Muchos no lo recordaréis. De hecho, ni
siquiera puede estar en la hemeroteca de este diario que tenéis en vuestras
manos. Para mí, será por la edad o por las buenas noticias (entre interrogantes
aún), sobre el caudal del río, se ha situado en primer plano de mis imágenes
del Tajo. En 1998, un par de días antes de que La Tribuna de Talavera estuviera
en las calles, el río decidió hacerse presente en nuestras vidas, y nos
proporcionó una semana de sobresaltos, de arroyos desbordados, de caudal
preocupante por lo alto (ciencia ficción en estos tiempos), de indignación por
los desembalses, y de “romerías” a la presa de Cazalegas para ver el
espectáculo ensordecedor de las compuertas abiertas.

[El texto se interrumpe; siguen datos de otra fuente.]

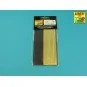 U.S. Navy doors, 1/700 - Aber Models RE-700-08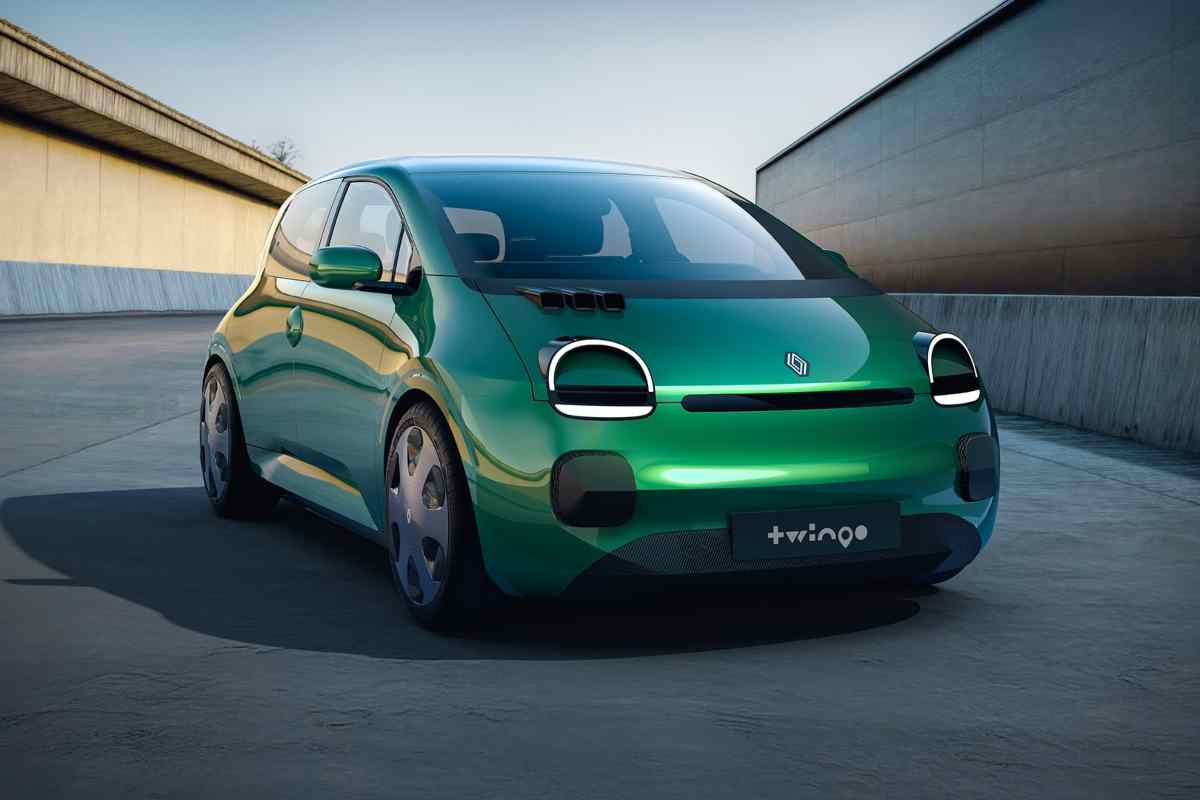 renault twingo 9.900 euro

No creo que eso pase nunca más, por
muchos años que vivamos, y con la certeza de un cambio climático que cada vez
nos desertiza más. Pero nadie podrá quitarme el recuerdo del río furioso
queriendo tragarse todos los ojos del puente; de esa madrugada en la que todos
dormimos con un ojo abierto, esperando el “pico” más alto de la riada que
varios sótanos inundados, alerta en los centros sanitarios y bomberos haciendo
horas extra.
Ya veis lo que puede despertar en una
mente calenturienta el mero anuncio de que los tribunales consideran que no se
ha respetado el caudal ecológico, el que permite la vida, sólo la vida, sin
episodios extraordinarios que, por otra parte, también son artificiales, como
el trasvase o como que el Tajo desemboque en Murcia.
Pero soñar es gratis, y más cuando todo
es tan caro, cuando hace años que sólo vemos un río moribundo arrastrándose
dolorido entre maleza e islotes de arena; cuando mosquitos y bichos inmundos de
todo tipo han sustituido a peces y patos y es poco menos que un ejercicio de
masoquismo pasear por las riberas en una noche cálida de verano. O de invierno,
que también las estaciones se alteran a golpe de trasvases.
Nos hemos agarrado como un clavo
ardiendo (y no lo vamos a soltar, aunque nos quememos), a la sentencia del
Tribunal Supremo que, aunque mucho más tarde de lo deseable, ha escuchado por
fin la voz de los que llevan años clamando en el desierto para evitar la muerte
definitiva del Tajo. No vamos a ver el río que cantaba Garcilaso en sus
églogas, pero confiamos en ver un río. Lo que toda la vida (hasta que alguien
decidió lo contrario), ha sido un río.
Cuando los Buendía pensaban que no
llegarían a ninguna parte, apareció un río de aguas diáfanas, que se
precipitaban sobre un lecho de piedras blancas y enormes como huevos
prehistóricos. El mundo era tan reciente que muchas cosas no tenían nombre, y
para mencionarlas había que señalarlas con el dedo. Nosotros, aún no hemos olvidado conceptos como
aves, naturaleza, brisa, poesía peces, agua… vida.
Recuperarlos ya no es sólo un sueño.